Lenny Jordan is executive vice president for surgical devices,
Integrated Medical Systems International Inc.


  • Optimal manual cleaning is equivalent to automated cleaning. As shown in Dr. Michelle Alfa’s study last year, cleaning* for endoscope surfaces and channels using the EVOTECH ECR is superior to optimal manual cleaning. In fact, the EVOTECH ECR achieved greater than 99 percent compliance with all benchmarks for surfaces and lumens. Additionally, numerous studies of manual reprocessing indicate there is widespread difficulty in achieving recommended standards for manual cleaning and great variability in the manual cleaning performed.1

  • Canceled cycles are "bad" and unproductive. Cancelled cycles can alert you to many potential issues that would have affected the integrity of the reprocessing process, for instance, that the endoscope has a leak or channel blockage. I always remind people that it’s better to be alerted to a problem midway through a cycle rather than finding out at the end that there was a problem that went unnoticed. Not only will a canceled cycle save you time, but there isn’t the accidental risk of using a device that has been improperly reprocessed – ultimately jeopardizing patient safety.

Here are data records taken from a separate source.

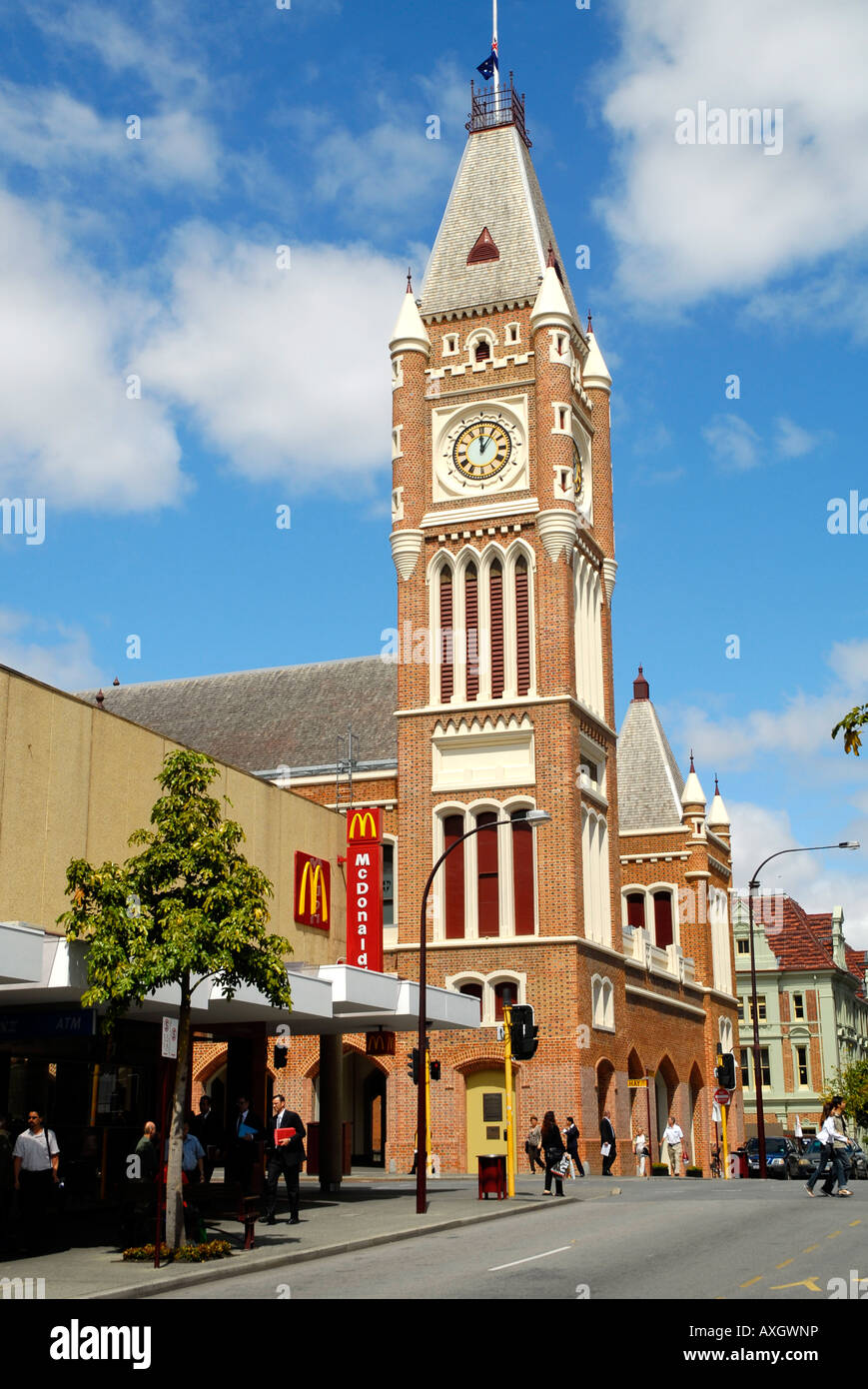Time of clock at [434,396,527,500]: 12:05
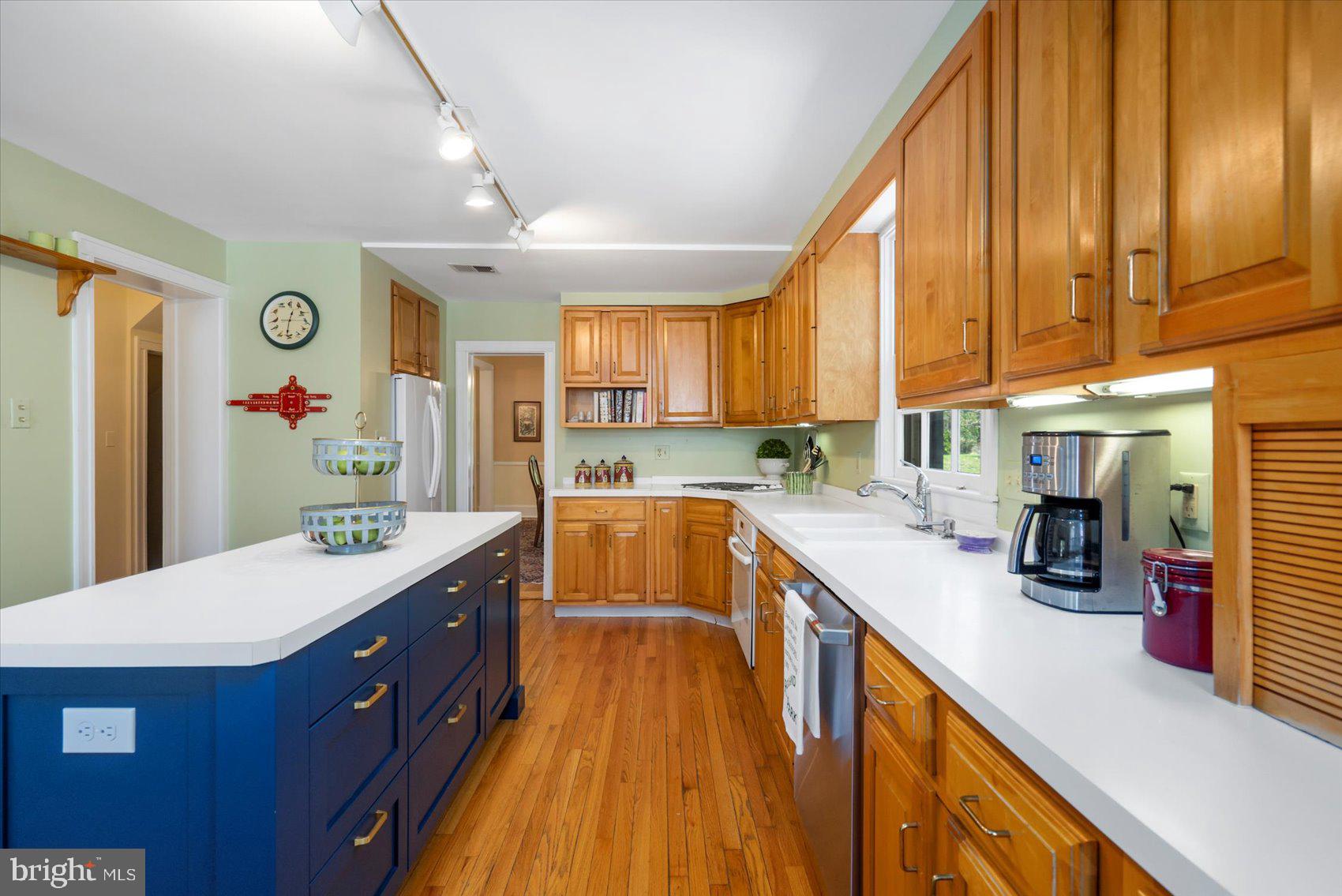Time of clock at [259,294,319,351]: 12:31
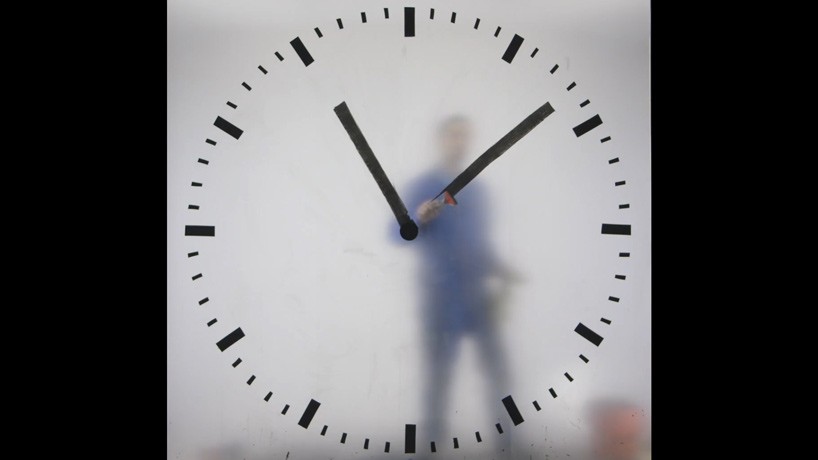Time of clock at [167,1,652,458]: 11:08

  • The only risk posed by improper removal of bioburden is infection transmission. Bioburden film can actually lead to visual impairment for the physician during a patient procedure. In everyone’s book, a cloudy endoscope is a sub-optimal endoscope.

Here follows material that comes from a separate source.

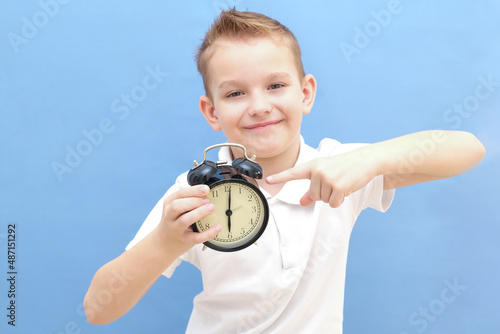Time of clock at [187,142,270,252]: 6:01
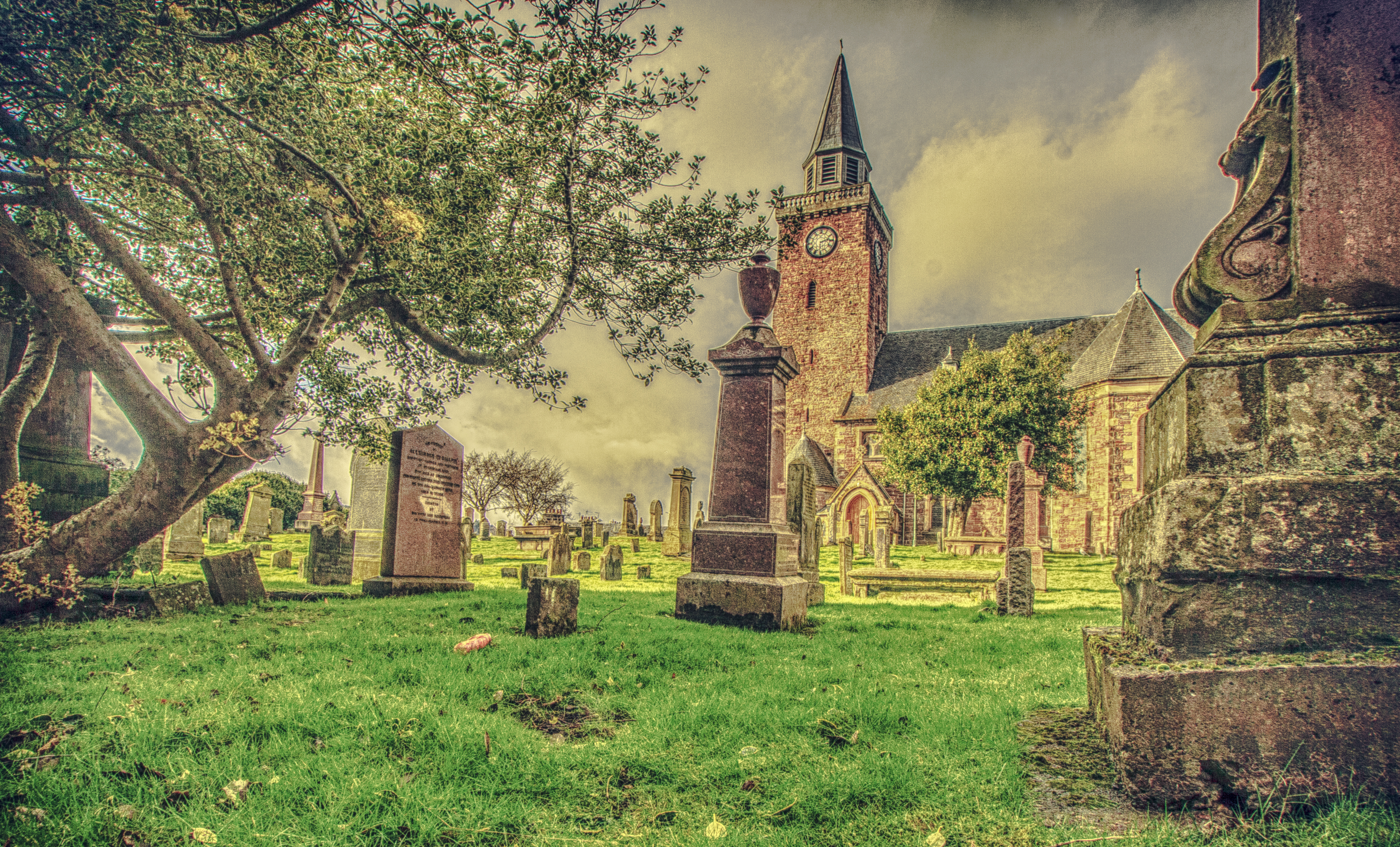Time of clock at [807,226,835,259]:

  • You only have to test the minimum effective concentration (MEC) level once a day. The MEC concentration level needs to be confirmed for every cycle. Since this important testing process can be overlooked, the EVOTECH ECR has an automated MEC test.

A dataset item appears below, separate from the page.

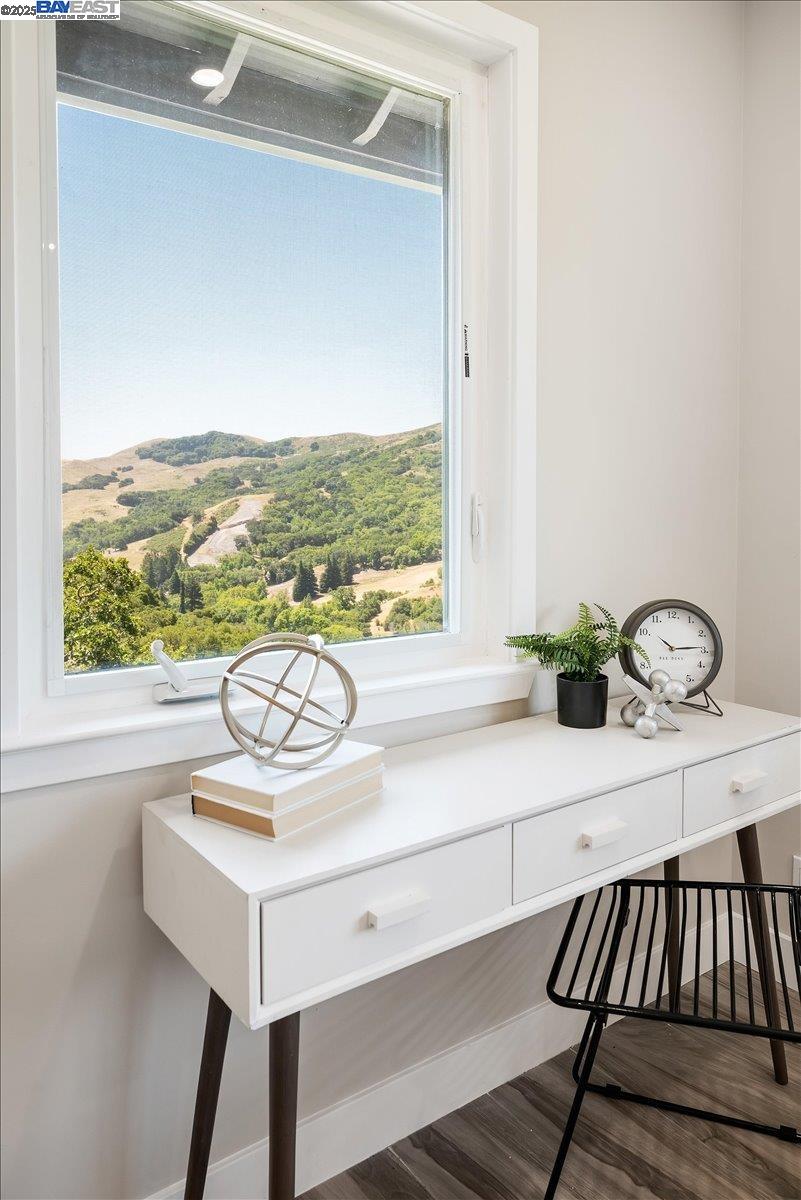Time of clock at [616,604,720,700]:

  • You don’t have to alcohol flush every time. An alcohol flush should be done after every cycle to ensure the instrument is properly dried. Viruses, bacteria, fungi or mycobacteria may grow in endoscopes that are incompletely dried. The EVOTECH ECR has a built-in alcohol flush, another time-saving, automated feature.

  • Nearly all reprocessing methods put staff in contact with harsh chemicals. One of the great advancements as the industry moves away from manual cleaning is that healthcare professionals are able to spend more time on the patient and less time on the high-level disinfection process. The EVOTECH ECR features a closed system that reduces worker exposure to chemicals by automatically delivering fresh CIDEX OPA Concentrate Solution and CIDEZYME XTRA Multi Enzymatic Detergent for every endoscope reprocessing cycle.

  • One size fits all in endoscope reprocessing. There are actually two important facts that make this a myth. First, just because a reprocessing technology is part of an endoscope IFU does not mean that the reprocessing technology would be part of the IFU for a similar endoscope – even an endoscope by the same manufacturer. You must always check the IFU for the specific endoscope you plan to reprocess. The second fact is that not all automated systems are created equally. The EVOTECH ECR is programmed for every endoscope for which it is an approved reprocessing technology, and individual pumps ensure the EVOTECH ECR can maintain positive pressure in the endoscope, preventing fluid invasion or damage to the endoscope during reprocessing.

*Does not eliminate bedside precleaning. Manual cleaning of medical devices (endoscopes) is not required prior to placement in the EVOTECHECR when selecting those cycles that contain a wash stage.

*SGNA Standards of Infection Control in Reprocessing of Flexible Gastrointestinal Endoscopes, 2009.

Carol K. Stevens, BSN, R.N., CGRN,
is clinical education consultant,
Advanced Sterilization Products

References

1. Gillespie EE, Kotsanas D, Stuart RL. Microbiological monitoring of endoscopes: 5-year review. J Gastroenterol Hepatol. 2008;23(7 Pt 1):1069-74.